12- Canadian Natural Resources Minister Jonathan Wilkinson announces $400,000 in funding for a new pilot project aimed at helping firefighters train towards a standardized level of preparedness. This year’s fire season saw the deployment of hundreds of firefighters from different parts of Canada and overseas at hot spots across the country.

11 – Ontario Premier Doug Ford announces he will not reverse course on his plans to build on the protected Greenbelt region despite a damning auditor general report and experts saying provincial housing targets can be met by building elsewhere.

11 – The Canadian Food Inspection Agency issues a national recall of Monster brand energy drinks. The agency says the products were being recalled due to various non-compliances related to caffeine content and labelling requirements.

11 – A B.C. judge rejects a class-action lawsuit linked to the wildfire that destroyed the village of Lytton two years ago. Plaintiff Chief Jordan Spinks of the Kanaka Bar Indian Band argued that the Canadian National and Canadian Pacific railways, Transport Canada and others caused or contributed to the wildfire that killed two people. The judge says there are deficiencies in the claim that make it obvious that the suit will fail. 

11 – Former big-league slugger Jose Bautista signs a one-day contract so he can retire with the Toronto Blue Jays. Bautista played for eight teams during 15 seasons in the majors, making his final appearance with Philadelphia in 2018.

12 – Jacques-Yvan Morin, the politician who helped shaped the charter that defined French as Quebec’s official language, dies. He was 92. Morin held several prominent cabinet roles in Parti Quebecois governments in the 1970s and 80s.

15 – Donald Trump and 18 others are indicted in a criminal probe of efforts to overturn his 2020 election loss in the state of Georgia. It is the fourth criminal case brought against the ex-U-S president in a matter of months.

14 – Ontario establishes a working group to implement recommendations from a damning auditor general’s report on the government’s decision to remove land from the protected Greenbelt.

17 – An evacuation order is issued for Yellowknife and some of the surrounding area, as wildfires threatened the city. With the help of cooler temperatures fire crews eventually managed to hold the blaze about 15 kilometres outside of city limits.

18 – British Columbia Premier David Eby declares a provincewide state of emergency in response to “unprecedented” wildfires that force the evacuation of thousands of people in the Interior. 

21 – Two Alberta lawyers are barred from practising in Manitoba and ordered to pay $5,000. The decision from the Law Society of Manitoba comes after complaints that John Carpay and Randal Jay Cameron hired a private investigator to surveil a judge who was hearing a case involving COVID-19 public health orders. Both men represented several churches that attempted in 2021 to overturn Manitoba public health orders that prevented in-person religious services during the height of the pandemic.

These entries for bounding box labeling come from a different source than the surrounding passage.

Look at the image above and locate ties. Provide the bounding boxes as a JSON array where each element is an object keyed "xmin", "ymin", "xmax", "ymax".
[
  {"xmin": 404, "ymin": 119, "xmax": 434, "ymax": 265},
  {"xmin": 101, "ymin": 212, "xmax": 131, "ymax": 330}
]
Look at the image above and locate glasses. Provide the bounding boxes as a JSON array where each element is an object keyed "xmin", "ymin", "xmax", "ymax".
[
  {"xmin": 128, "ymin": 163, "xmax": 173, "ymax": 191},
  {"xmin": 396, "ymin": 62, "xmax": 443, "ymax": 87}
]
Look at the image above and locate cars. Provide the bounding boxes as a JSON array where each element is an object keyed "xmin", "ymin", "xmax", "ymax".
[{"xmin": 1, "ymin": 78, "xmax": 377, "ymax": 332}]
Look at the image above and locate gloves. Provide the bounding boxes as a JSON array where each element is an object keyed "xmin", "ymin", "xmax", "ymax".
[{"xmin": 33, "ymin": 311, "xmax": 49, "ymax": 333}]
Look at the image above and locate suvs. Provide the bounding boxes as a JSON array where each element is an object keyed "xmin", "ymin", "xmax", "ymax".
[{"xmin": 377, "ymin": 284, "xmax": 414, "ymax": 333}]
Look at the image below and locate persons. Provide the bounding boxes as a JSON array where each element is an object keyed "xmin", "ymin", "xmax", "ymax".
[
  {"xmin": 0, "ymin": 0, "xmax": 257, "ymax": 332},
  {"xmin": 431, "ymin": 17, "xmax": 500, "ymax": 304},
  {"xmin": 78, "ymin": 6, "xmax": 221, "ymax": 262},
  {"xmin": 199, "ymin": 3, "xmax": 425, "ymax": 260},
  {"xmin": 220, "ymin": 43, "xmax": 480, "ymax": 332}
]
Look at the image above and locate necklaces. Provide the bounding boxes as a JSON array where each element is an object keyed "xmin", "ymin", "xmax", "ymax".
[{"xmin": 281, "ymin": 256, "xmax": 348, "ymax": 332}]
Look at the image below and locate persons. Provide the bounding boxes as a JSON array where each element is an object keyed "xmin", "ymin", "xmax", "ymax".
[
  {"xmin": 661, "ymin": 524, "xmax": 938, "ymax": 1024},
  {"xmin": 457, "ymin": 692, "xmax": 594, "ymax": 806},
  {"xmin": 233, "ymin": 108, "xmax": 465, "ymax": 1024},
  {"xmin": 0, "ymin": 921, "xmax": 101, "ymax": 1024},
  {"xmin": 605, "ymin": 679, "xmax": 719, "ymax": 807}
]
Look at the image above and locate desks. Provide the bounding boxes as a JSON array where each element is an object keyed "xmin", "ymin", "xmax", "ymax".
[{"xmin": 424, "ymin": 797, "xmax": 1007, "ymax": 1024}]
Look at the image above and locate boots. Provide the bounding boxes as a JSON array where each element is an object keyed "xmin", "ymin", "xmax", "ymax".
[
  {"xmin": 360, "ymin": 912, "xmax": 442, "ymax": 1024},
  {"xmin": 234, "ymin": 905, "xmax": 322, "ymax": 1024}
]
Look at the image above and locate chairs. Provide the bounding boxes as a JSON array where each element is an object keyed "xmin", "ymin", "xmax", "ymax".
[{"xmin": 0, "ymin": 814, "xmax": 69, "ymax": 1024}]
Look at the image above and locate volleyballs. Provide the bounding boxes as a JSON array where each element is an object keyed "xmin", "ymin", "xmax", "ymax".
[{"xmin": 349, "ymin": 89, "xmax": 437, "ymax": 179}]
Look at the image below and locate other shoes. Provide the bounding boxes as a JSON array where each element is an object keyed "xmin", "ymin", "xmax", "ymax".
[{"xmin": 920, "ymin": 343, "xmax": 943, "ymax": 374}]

22 – Former Olympic figure skater Alexandra Paul dies in a car crash west of Barrie, Ont. The 31-year-old is killed and her infant son was treated for non-life-threatening injuries after a transport truck entered a construction zone and crashed into a line of stopped cars.

25 – Donald Trump makes history as the first former U.S. president to have a mug shot. Trump is booked and released at Georgia’s Fulton County Jail as he surrendered on charges that he illegally schemed to overturn the 2020 election in Georgia. 

26 – Bob Barker, the longtime host of the popular TV game show “The Price Is Right,” dies at age 99.